Work required: Through the line that contains "order: Squamata", return the data below exactly, starting at its first line; leave the rest out.

Stored data entries:
<<<<

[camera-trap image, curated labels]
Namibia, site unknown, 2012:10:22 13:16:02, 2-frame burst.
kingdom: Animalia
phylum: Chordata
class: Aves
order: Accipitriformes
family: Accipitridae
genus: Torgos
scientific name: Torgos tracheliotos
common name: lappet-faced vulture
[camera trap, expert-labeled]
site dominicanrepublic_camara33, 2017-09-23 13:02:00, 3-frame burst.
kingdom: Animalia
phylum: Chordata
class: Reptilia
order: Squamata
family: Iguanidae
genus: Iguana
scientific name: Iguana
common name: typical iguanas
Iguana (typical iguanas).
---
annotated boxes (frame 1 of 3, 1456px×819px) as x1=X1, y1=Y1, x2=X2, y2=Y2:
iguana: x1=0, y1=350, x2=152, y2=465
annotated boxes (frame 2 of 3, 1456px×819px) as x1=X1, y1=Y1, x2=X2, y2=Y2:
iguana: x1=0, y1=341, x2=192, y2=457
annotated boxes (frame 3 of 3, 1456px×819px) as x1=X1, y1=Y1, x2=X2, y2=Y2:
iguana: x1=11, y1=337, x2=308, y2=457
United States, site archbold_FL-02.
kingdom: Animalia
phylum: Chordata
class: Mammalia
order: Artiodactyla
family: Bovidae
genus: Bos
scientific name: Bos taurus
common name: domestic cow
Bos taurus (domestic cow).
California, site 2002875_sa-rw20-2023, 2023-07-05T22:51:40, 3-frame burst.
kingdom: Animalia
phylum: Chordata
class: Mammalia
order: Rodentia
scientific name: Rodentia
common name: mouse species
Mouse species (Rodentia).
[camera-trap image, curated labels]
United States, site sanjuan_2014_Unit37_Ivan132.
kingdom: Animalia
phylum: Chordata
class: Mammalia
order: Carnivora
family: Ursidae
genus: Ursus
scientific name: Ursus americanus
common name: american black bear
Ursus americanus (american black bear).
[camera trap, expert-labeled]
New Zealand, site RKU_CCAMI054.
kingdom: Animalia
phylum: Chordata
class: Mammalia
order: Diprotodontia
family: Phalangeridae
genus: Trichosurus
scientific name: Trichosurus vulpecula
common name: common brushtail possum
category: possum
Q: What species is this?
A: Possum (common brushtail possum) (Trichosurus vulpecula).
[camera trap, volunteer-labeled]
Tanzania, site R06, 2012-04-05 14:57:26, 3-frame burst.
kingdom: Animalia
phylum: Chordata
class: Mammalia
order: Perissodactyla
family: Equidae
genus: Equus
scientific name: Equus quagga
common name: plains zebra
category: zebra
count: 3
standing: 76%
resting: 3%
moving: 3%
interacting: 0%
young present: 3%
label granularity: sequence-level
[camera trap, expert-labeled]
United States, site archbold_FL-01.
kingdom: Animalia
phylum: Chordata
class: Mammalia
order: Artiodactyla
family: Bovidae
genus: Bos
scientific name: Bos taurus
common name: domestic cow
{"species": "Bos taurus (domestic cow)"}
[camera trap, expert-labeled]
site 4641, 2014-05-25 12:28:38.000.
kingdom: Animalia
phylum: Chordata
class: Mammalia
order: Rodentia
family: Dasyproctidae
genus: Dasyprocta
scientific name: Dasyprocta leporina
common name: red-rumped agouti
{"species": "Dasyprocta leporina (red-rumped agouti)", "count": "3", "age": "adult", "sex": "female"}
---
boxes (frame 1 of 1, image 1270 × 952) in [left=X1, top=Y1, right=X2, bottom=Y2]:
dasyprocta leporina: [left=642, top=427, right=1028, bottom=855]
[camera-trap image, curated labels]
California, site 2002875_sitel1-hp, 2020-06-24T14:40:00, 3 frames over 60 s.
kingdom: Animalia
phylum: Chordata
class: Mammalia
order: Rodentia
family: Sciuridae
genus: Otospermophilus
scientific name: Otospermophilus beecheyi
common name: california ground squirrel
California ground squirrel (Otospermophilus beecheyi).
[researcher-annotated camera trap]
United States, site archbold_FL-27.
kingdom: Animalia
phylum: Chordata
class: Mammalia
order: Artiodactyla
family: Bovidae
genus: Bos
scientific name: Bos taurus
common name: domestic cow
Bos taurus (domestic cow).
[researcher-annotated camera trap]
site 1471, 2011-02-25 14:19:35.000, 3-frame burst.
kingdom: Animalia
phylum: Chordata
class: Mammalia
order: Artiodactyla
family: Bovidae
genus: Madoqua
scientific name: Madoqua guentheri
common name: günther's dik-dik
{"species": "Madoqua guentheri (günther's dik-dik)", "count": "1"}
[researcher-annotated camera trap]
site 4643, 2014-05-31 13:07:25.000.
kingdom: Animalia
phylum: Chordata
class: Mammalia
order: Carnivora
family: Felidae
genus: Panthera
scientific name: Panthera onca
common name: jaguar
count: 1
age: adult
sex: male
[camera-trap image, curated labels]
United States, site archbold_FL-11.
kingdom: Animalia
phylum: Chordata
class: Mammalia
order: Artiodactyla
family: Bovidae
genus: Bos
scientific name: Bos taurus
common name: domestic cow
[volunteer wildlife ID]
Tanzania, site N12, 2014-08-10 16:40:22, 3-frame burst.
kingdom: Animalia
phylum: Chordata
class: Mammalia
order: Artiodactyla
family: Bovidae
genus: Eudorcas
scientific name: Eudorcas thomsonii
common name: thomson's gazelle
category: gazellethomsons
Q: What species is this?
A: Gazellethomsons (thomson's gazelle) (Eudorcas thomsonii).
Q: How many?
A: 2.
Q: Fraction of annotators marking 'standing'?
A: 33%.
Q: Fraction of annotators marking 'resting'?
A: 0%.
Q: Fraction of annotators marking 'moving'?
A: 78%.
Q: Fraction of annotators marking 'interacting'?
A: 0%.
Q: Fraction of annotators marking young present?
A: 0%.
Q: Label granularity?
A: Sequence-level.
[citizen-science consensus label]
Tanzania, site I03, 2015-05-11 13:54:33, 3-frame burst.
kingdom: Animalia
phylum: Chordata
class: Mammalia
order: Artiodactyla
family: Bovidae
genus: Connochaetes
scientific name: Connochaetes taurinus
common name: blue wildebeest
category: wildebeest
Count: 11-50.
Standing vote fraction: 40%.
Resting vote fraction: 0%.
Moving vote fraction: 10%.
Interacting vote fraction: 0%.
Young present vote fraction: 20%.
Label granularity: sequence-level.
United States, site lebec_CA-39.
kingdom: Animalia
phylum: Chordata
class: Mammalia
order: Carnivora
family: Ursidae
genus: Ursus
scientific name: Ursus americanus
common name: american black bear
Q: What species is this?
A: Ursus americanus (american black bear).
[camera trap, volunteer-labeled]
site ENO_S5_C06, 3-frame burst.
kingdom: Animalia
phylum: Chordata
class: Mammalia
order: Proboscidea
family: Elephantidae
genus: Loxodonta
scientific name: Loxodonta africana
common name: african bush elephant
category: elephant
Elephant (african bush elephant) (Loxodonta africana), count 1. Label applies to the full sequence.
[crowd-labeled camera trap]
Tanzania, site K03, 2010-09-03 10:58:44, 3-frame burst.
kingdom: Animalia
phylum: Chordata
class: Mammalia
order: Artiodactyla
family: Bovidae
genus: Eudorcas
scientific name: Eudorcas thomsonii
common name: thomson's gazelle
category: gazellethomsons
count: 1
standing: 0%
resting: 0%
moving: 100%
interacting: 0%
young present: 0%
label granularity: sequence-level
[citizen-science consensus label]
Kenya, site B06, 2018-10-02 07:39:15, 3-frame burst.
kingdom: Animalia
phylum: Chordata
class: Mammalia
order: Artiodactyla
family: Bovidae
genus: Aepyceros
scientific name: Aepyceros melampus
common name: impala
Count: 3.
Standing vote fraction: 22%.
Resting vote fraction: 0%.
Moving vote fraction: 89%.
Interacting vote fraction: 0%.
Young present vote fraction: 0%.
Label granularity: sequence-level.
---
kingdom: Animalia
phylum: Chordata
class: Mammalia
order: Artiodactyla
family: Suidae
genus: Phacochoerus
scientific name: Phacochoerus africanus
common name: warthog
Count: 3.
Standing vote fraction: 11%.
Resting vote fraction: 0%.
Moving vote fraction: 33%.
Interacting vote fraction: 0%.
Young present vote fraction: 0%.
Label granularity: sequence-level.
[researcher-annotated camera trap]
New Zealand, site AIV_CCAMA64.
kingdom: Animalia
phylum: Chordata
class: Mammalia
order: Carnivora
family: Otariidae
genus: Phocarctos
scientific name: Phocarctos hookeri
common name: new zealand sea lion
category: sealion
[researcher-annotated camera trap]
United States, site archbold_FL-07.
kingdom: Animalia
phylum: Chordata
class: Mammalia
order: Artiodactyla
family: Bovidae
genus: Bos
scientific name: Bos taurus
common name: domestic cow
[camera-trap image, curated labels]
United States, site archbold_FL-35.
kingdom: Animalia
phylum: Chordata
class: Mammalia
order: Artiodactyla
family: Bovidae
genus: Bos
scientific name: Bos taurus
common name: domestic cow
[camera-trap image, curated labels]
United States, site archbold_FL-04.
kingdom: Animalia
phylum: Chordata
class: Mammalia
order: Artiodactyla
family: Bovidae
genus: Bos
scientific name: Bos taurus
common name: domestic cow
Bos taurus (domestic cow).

>>>>

Answer section:
[camera-trap image, curated labels]
Namibia, site unknown, 2012:10:22 13:16:02, 2-frame burst.
kingdom: Animalia
phylum: Chordata
class: Aves
order: Accipitriformes
family: Accipitridae
genus: Torgos
scientific name: Torgos tracheliotos
common name: lappet-faced vulture
[camera trap, expert-labeled]
site dominicanrepublic_camara33, 2017-09-23 13:02:00, 3-frame burst.
kingdom: Animalia
phylum: Chordata
class: Reptilia
order: Squamata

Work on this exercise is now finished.